Ecclestone wants medal system for 2009

fia-logoFormula One supremo unveils radical new medal system to spice up the action

Bernie Ecclestone is confident that his controversial medal system to decide the Formula One world drivers’ championship in which points are replaced by medals for the top three finishers will be given the green light by the FIA at the next World Motorsport Council meeting in December.

“It’s going to happen,” said Ecclestone, speaking at the launch of a technology partnership between Formula One and electronics giant LG.

“All the teams are happy. The whole reason for this was that I was fed up with people talking about no overtaking.”

“The reason there’s no overtaking is nothing to do with the circuit or the people involved, it’s to do with the drivers not needing to overtake.”

“If you are in the lead and I’m second, I’m not going to take a chance and risk falling off the road or doing something silly to get two more points.”

“If I need to do it to win a gold medal, because the most medals win the world championship, I’m going to do that. I will overtake you.”

Ecclestone pointed to this year’s title battle between Lewis Hamilton and Felipe Massa as an example where a reluctance to overtake hindered the racing spectacle.

“This year, we saw on a number of occasions Lewis not overtaking Massa for that reason,” he said. “If he’d driven for me, tried it and made a mistake, I would have complained. It’s just not on that someone can win the world championship without winning a race.”

Controversy

Former team boss and recently confirmed BBC pundit Eddie Jordan dismissed the new system as “nonsense”, saying that it would damage teams who lack the resources to challenge the front-runners.

“I think it’s a nonsense,” he told BBC Radio Five Live. “The focus of everyone in Formula One at the moment must be on the current situation with costs and cost cutting, and nothing else. The rest is just dressing it up.

“The points are necessary. I was one of the team principals in the team principals’ meetings who advocated that the points should go down to eighth place, because one point to a team down there is as important as a win is to the likes of McLaren and Ferrari, and we must never forget that.

“I can promise you, having been in that position, two points against no points is a huge difference.”

“Drivers like (Felipe) Massa, who started at the very bottom and worked his way up, know how important those points are at the back of the field.

“Everybody that’s involved in the financial side knows how important it is, and the extraordinary excitement that there is for getting a point at the back.

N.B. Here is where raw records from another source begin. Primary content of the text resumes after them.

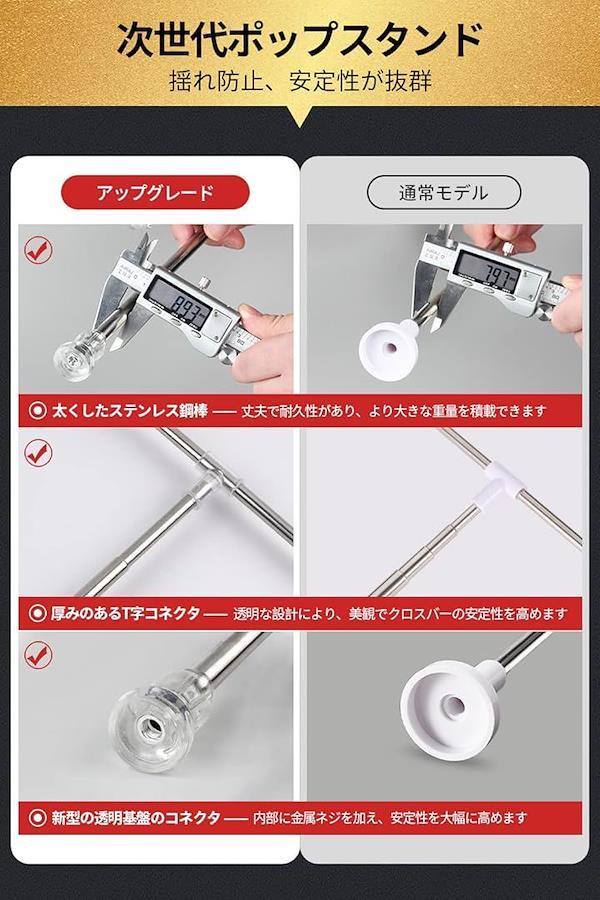 次世代ポップスタンド

揺れ防止、安定性が抜群

アップグレード

通常モデル

8.93

7.97

太くしたステンレス鋼棒 —— 丈夫で耐久性があり、より大きな重量を積載できます

厚みのあるT字コネクタ —— 透明な設計により、美観でクロスバーの安定性を高めます

新型の透明基盤のコネクタ —— 内部に金属ネジを加え、安定性を大幅に高めます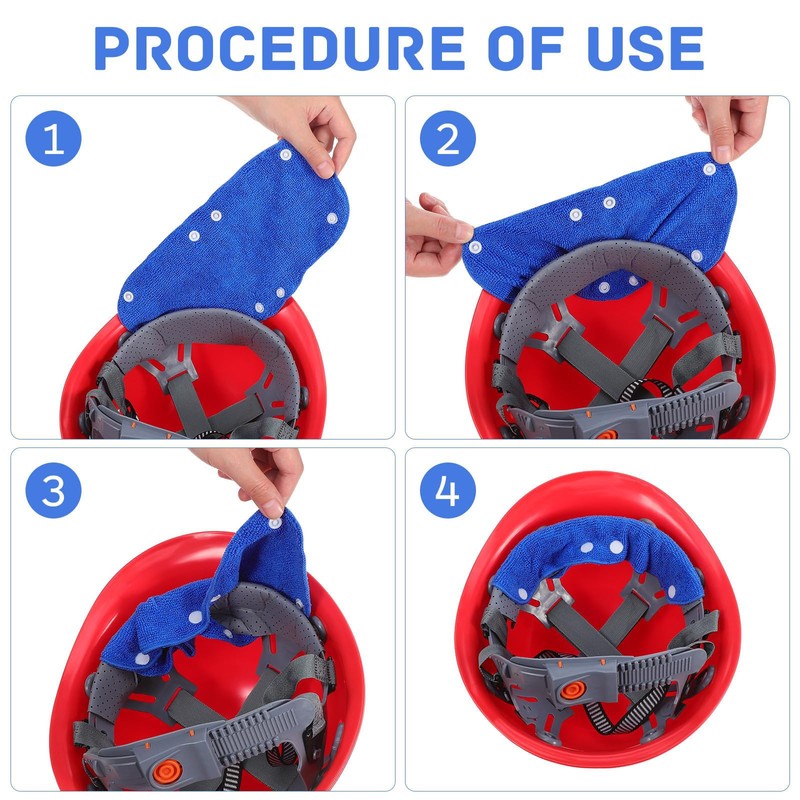 PROCEDURE OF USE

1

2

3

4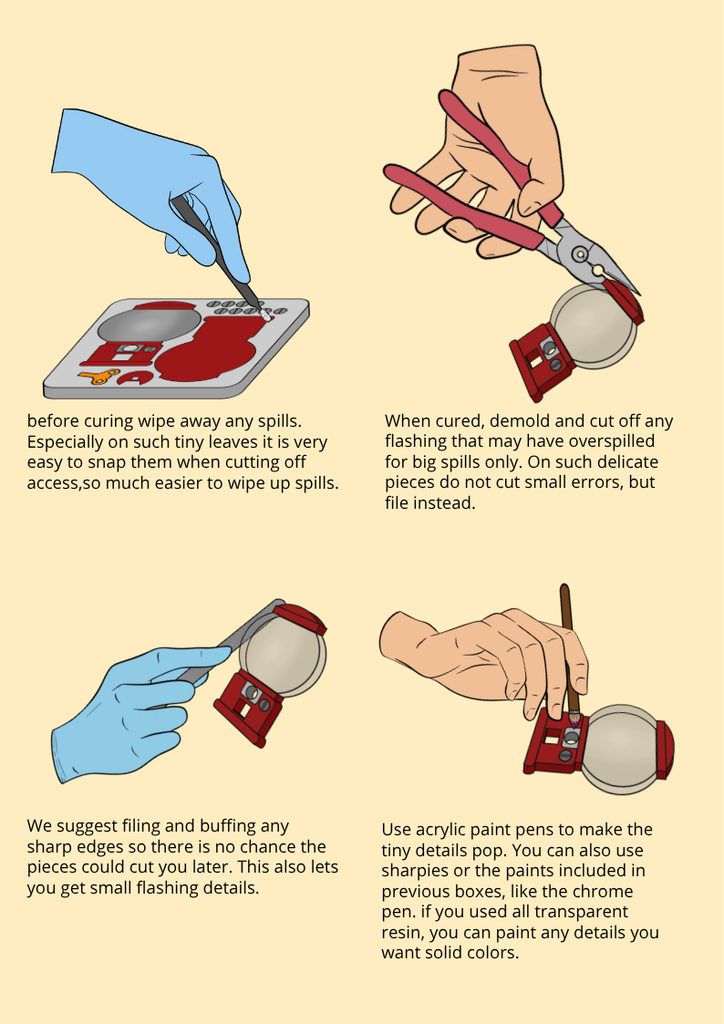 before curing wipe away any spills. Especially on such tiny leaves it is very easy to snap them when cutting off access,so much easier to wipe up spills.

When cured, demold and cut off any flashing that may have overspilled for big spills only. On such delicate pieces do not cut small errors, but file instead.

We suggest filing and buffing any sharp edges so there is no chance the pieces could cut you later. This also lets you get small flashing details.

Use acrylic paint pens to make the tiny details pop. You can also use sharpies or the paints included in previous boxes, like the chrome pen. if you used all transparent resin, you can paint any details you want solid colors.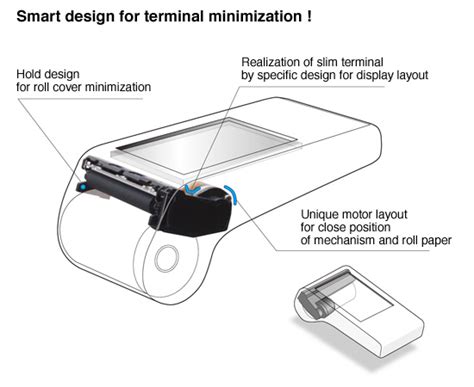 Smart design for terminal minimization !

Hold design
for roll cover minimization

Realization of slim terminal
by specific design for display layout

Unique motor layout
for close position
of mechanism and roll paper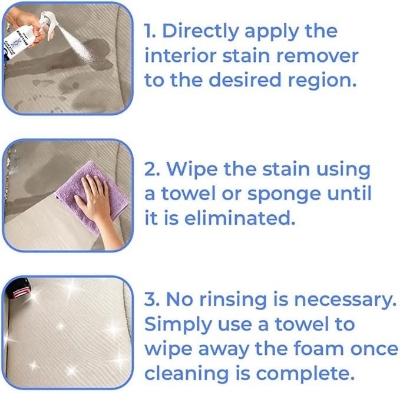 1. Directly apply the interior stain remover to the desired region.

2. Wipe the stain using a towel or sponge until it is eliminated.

3. No rinsing is necessary. Simply use a towel to wipe away the foam once cleaning is complete.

“McLaren and Ferrari are working on a budget of perhaps 250 million, and then you have other teams like Force India and Toro Rosso, who to everyone’s surprise won a race this year, who would have maybe ten or eight times less budget to play with, and inferior drivers because they’re learning their trade and they will come and be world champions in years to come.

“But they have to find their feet somewhere, and that place has to be in the smaller teams because they’re the people who take the risks.”